The Children and Family Relationships Act 2015 contains new provisions regarding the best interests of children in family law proceedings which have been in operation since 18 January 2016.

Section 3 of the Guardianship of Infants Act 1964, as amended by section 45 of the 2015 Act, provides that the best interests of the child shall be the paramount consideration for the court in proceedings where the guardianship, custody or upbringing of, or access to, a child is in question.

The best interests of a child are to be determined in accordance with the new Part V of the 1964 Act, inserted by section 63 of the 2015 Act. Part V, entitled “Best Interests of the Child”, contains two important sections.

Section 31 sets out an extensive list of factors and circumstances to be taken into account by a court when determining the best interests of a child. These include the views of the child that are ascertainable (whether in accordance with section 32 or otherwise). The court can ascertain the views of the child in person or through an expert. Section 31(6) provides that in obtaining the ascertainable views of a child, the court shall facilitate the free expression by the child of those views and endeavour to ensure that any views expressed by the child are not expressed as a result of undue influence, and may make an order under section 32.

Section 32 facilitates the hearing of the voice of the child by enabling the court to appoint an expert to determine and convey the child’s views to the court, so that the child’s voice can be heard in the proceedings.

These provisions allow the courts to take account of the evolving capacity of children and also give the courts the flexibility to ensure that all children’s views can be heard.

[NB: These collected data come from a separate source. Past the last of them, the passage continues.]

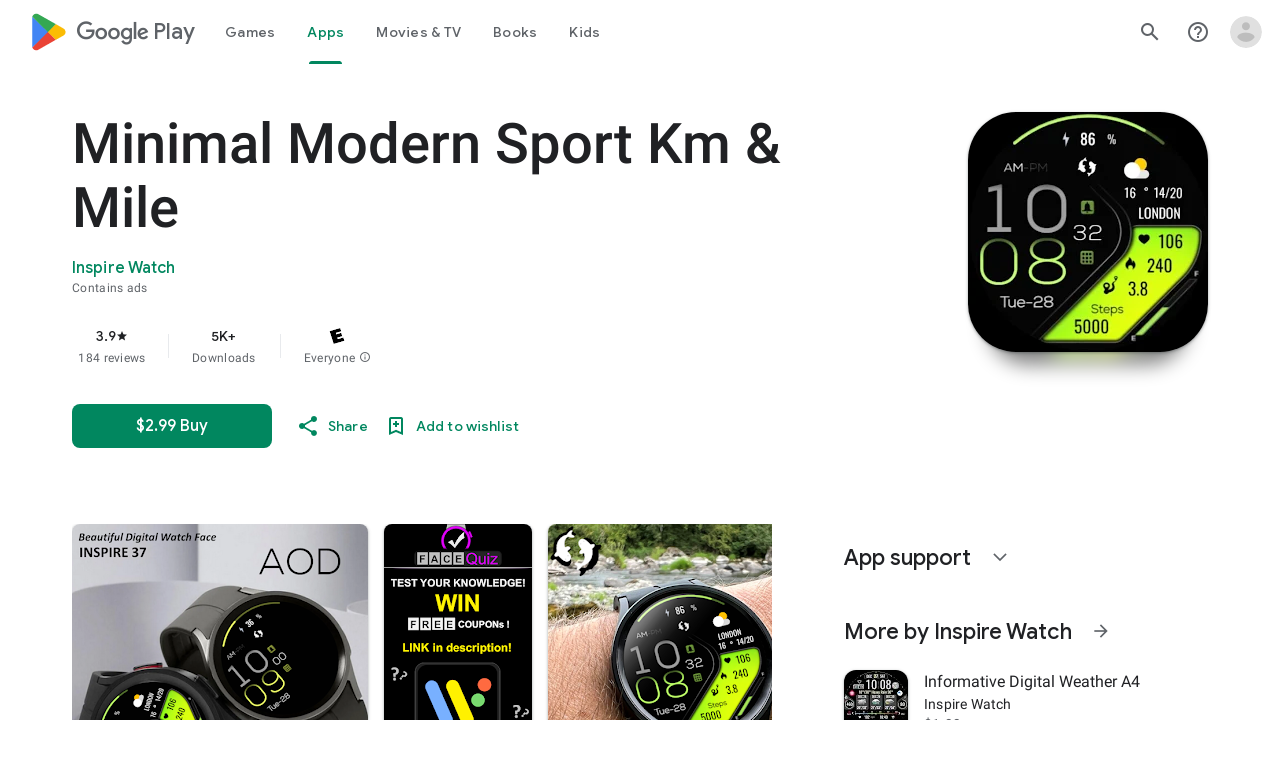

--- FILE ---
content_type: text/plain; charset=utf-8
request_url: https://play.google.com/play/log?format=json&authuser&proto_v2=true
body_size: -435
content:
["900000","1768691726302"]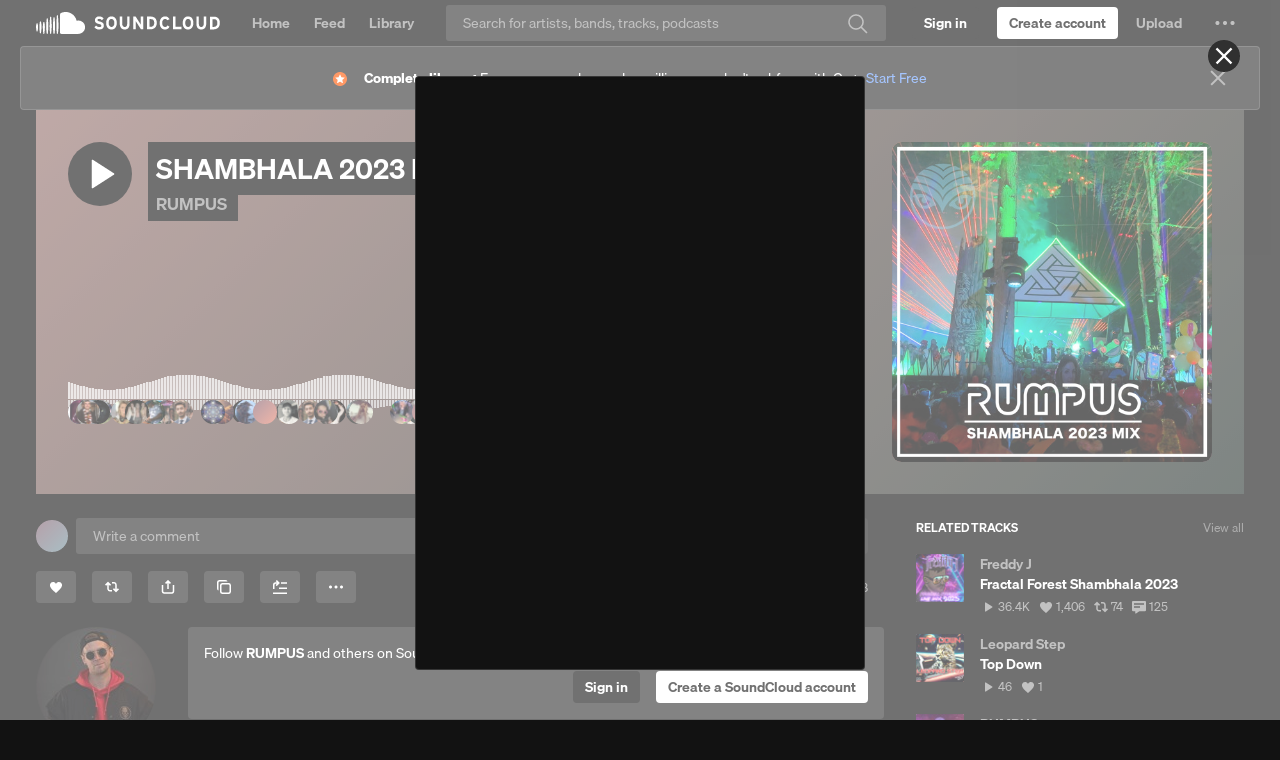

--- FILE ---
content_type: text/html; charset=utf-8
request_url: https://www.google.com/recaptcha/api2/aframe
body_size: 165
content:
<!DOCTYPE HTML><html><head><meta http-equiv="content-type" content="text/html; charset=UTF-8"></head><body><script nonce="J9e1P4gCuxxrbKOJKija_Q">/** Anti-fraud and anti-abuse applications only. See google.com/recaptcha */ try{var clients={'sodar':'https://pagead2.googlesyndication.com/pagead/sodar?'};window.addEventListener("message",function(a){try{if(a.source===window.parent){var b=JSON.parse(a.data);var c=clients[b['id']];if(c){var d=document.createElement('img');d.src=c+b['params']+'&rc='+(localStorage.getItem("rc::a")?sessionStorage.getItem("rc::b"):"");window.document.body.appendChild(d);sessionStorage.setItem("rc::e",parseInt(sessionStorage.getItem("rc::e")||0)+1);localStorage.setItem("rc::h",'1769271180399');}}}catch(b){}});window.parent.postMessage("_grecaptcha_ready", "*");}catch(b){}</script></body></html>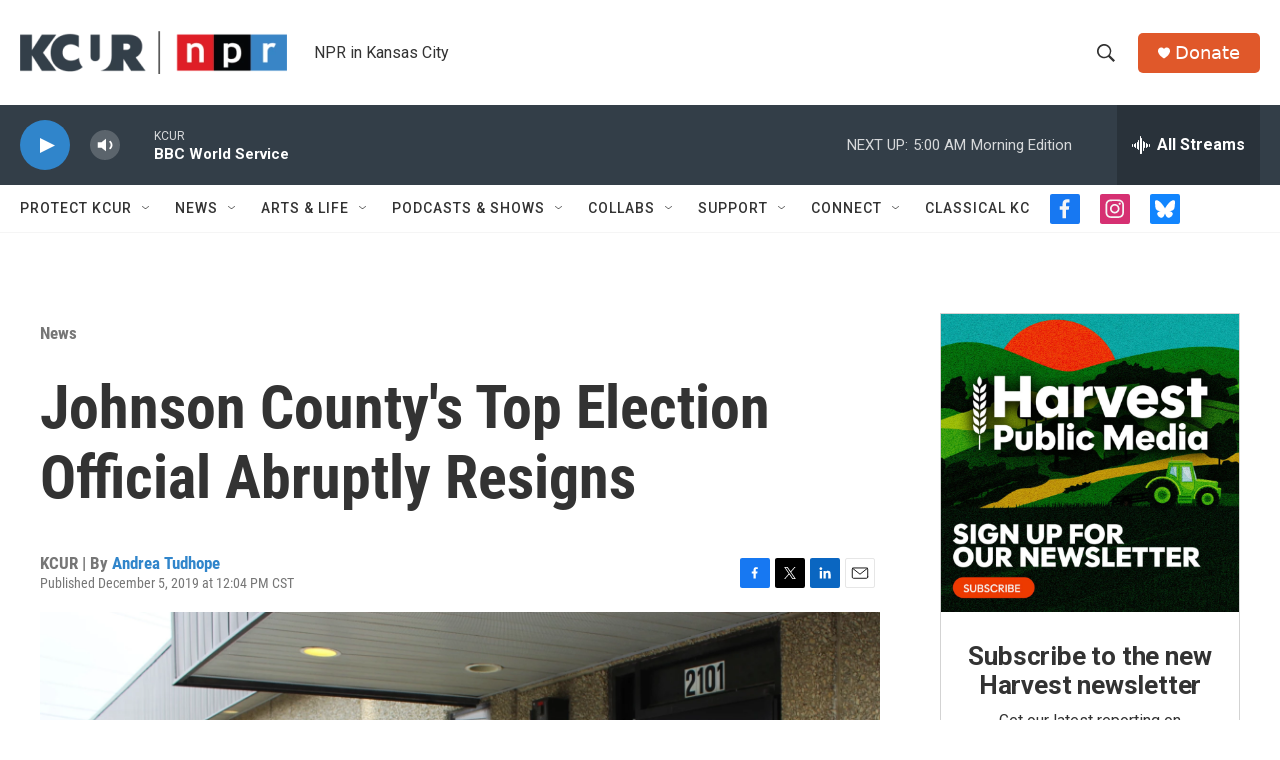

--- FILE ---
content_type: text/html; charset=utf-8
request_url: https://www.google.com/recaptcha/api2/aframe
body_size: 268
content:
<!DOCTYPE HTML><html><head><meta http-equiv="content-type" content="text/html; charset=UTF-8"></head><body><script nonce="CJ2oX7Oc39KOzBaZJTg1Gw">/** Anti-fraud and anti-abuse applications only. See google.com/recaptcha */ try{var clients={'sodar':'https://pagead2.googlesyndication.com/pagead/sodar?'};window.addEventListener("message",function(a){try{if(a.source===window.parent){var b=JSON.parse(a.data);var c=clients[b['id']];if(c){var d=document.createElement('img');d.src=c+b['params']+'&rc='+(localStorage.getItem("rc::a")?sessionStorage.getItem("rc::b"):"");window.document.body.appendChild(d);sessionStorage.setItem("rc::e",parseInt(sessionStorage.getItem("rc::e")||0)+1);localStorage.setItem("rc::h",'1768984063776');}}}catch(b){}});window.parent.postMessage("_grecaptcha_ready", "*");}catch(b){}</script></body></html>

My Department, in consultation with the Office of the Parliamentary Counsel and the Department of Children and Youth Affairs, is currently finalising the drafting of regulations under section 32(10) of the 1964 Act. These regulations will specify the necessary qualifications and experience of child views experts appointed in private family law proceedings and the fees and expenses that may be charged by such experts. The fact that regulations have not yet been made under section 32(10) does not restrict a court's power to appoint a child views expert under section 32 or otherwise to hear the voice of the child in family law proceedings.